Funds which hold both debt and equity (such as Balanced Funds and Monthly Income Plans) will be more impacted than pure equity funds and less impacted than pure debt funds. The effect on these funds depends on two factors – their debt-equity mix, and the type of bonds they are holding. Funds which hold longer-dated bonds face a higher risk from interest rate hikes.
FDs face an impact from rising interest rates that are similar to debt mutual funds. Since you have already locked in your money at a lower rate, you lose out on the higher current rate and this technically ‘lowers’ the value of the FD. However, you can ‘break’ the FD by paying a premature termination penalty (usually 1%) and form a new FD at the higher rate.
EPF, PPF and Small Savings Schemes
The interest rate on PPF and several other government savings schemes is reset every quarter and is linked to the overall interest rates in the economy. The EPF interest rate is also announced by the EPFO every year and it tends to move in the same direction as overall interest rates in the economy.
Hence, the impact of these schemes is likely to be neutral. However, for schemes such as Pradhan Mantri Vaya Vandana Yojana (PMVVY) where the interest rate is set for the duration of the scheme, the impact is negative just like it is with fixed deposits.
Real Estate and Gold
Rising interest rates adversely affect the demand for real estate since buyers have to shell out more for bank loans.
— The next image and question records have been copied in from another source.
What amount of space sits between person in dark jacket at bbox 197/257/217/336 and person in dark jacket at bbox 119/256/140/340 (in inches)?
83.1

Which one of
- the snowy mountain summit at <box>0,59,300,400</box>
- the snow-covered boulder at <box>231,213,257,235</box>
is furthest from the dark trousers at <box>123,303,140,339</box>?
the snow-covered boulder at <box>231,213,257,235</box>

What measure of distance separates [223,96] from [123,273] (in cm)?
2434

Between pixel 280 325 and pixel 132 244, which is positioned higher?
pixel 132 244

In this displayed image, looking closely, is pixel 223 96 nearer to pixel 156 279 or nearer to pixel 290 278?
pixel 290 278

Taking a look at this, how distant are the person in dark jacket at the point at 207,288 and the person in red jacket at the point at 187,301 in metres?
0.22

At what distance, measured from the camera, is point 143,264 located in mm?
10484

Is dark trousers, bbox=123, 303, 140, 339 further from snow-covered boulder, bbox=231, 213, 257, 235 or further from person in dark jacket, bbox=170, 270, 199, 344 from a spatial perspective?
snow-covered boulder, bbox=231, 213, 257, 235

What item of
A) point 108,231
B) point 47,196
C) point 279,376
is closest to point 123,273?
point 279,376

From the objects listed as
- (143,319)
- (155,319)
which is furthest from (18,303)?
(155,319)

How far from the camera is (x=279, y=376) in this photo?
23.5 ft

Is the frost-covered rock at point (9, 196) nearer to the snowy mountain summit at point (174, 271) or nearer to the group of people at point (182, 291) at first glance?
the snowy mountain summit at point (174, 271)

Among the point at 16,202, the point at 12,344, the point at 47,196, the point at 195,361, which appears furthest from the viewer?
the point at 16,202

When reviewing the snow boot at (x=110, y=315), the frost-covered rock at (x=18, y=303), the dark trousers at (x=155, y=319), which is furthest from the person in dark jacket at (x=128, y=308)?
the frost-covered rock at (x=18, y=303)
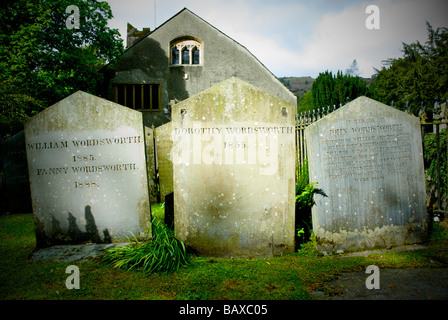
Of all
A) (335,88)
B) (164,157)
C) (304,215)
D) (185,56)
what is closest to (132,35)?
(185,56)

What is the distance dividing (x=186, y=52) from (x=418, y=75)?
71.7 feet

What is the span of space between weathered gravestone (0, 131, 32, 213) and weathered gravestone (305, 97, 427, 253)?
24.2 feet

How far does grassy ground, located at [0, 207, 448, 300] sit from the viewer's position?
2.75 m

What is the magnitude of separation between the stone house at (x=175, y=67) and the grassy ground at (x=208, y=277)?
13.1 metres

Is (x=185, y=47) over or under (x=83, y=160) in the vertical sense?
over

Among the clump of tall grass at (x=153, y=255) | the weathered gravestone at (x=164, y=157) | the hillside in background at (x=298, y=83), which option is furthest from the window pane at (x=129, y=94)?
the hillside in background at (x=298, y=83)

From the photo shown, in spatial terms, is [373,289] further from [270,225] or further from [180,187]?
[180,187]

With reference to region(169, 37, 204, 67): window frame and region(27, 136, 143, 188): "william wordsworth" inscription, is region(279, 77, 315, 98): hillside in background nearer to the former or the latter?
region(169, 37, 204, 67): window frame

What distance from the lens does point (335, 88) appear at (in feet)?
55.5

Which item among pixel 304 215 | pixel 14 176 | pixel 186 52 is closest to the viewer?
pixel 304 215

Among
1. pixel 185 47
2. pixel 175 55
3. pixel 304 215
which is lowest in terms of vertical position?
Answer: pixel 304 215

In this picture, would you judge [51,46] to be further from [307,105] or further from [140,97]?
[307,105]

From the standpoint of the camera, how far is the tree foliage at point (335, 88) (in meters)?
16.8

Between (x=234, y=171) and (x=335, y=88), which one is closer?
(x=234, y=171)
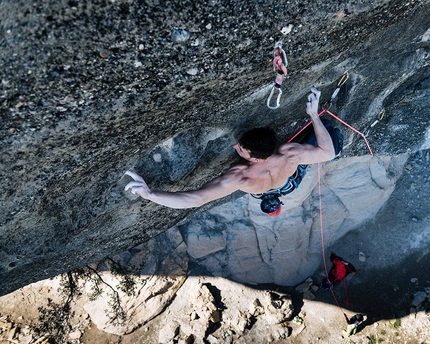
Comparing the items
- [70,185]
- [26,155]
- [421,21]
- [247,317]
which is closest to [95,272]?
[247,317]

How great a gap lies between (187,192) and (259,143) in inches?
27.5

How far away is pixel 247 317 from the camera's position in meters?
7.31

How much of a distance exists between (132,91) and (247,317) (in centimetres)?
642

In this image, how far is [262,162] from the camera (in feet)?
10.6

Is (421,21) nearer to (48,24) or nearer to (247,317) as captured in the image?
(48,24)

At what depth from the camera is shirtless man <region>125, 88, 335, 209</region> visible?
2.91 metres

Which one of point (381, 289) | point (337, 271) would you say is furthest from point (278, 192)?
point (381, 289)

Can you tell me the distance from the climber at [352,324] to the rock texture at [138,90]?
16.2 feet

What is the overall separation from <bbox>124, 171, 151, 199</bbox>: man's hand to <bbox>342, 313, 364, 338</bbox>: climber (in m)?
6.08

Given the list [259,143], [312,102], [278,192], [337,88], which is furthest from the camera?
[278,192]

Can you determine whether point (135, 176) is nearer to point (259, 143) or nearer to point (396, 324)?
point (259, 143)

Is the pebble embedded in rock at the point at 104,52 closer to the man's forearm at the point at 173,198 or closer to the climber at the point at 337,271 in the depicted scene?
the man's forearm at the point at 173,198

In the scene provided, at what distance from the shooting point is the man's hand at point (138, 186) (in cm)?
271

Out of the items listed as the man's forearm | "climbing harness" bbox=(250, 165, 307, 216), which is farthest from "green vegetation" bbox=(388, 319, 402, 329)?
the man's forearm
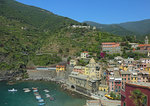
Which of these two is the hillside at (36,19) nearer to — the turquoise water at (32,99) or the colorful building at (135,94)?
the turquoise water at (32,99)

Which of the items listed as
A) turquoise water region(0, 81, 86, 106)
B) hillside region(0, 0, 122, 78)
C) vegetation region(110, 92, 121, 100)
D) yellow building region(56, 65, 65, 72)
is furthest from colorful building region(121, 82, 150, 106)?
hillside region(0, 0, 122, 78)

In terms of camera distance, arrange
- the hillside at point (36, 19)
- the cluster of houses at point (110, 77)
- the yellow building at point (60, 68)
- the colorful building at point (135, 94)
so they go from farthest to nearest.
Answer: the hillside at point (36, 19), the yellow building at point (60, 68), the cluster of houses at point (110, 77), the colorful building at point (135, 94)

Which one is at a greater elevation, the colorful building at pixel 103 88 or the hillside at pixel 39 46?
the hillside at pixel 39 46

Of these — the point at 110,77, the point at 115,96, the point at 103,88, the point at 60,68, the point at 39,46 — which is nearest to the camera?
the point at 115,96

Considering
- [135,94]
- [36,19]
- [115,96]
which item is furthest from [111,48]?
[36,19]

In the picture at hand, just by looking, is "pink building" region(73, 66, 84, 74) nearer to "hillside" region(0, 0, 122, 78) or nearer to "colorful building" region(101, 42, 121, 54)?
"hillside" region(0, 0, 122, 78)

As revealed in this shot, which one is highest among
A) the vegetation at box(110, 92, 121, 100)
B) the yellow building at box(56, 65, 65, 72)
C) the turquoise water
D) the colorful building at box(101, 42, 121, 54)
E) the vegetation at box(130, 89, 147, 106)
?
the colorful building at box(101, 42, 121, 54)

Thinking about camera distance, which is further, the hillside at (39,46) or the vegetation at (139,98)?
the hillside at (39,46)

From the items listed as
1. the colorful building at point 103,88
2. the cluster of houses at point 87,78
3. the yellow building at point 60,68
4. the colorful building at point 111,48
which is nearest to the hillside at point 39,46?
the colorful building at point 111,48

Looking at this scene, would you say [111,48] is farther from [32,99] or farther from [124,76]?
[32,99]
If you receive income in the form of rent which is fixed, this will also be discounted at a higher rate and hence lose value.
Gold does not generate any interest and also loses value because the opportunity cost of holding it increases.
In summary, rising interest rates are a tough environment for most investments in your portfolio. The best strategy in such a scenario is to stick to conservative, short-term instruments like liquid funds. However, if you have ongoing SIPs, don’t stop them. Interest cycles are difficult to time and will not affect your equity returns over the long-term.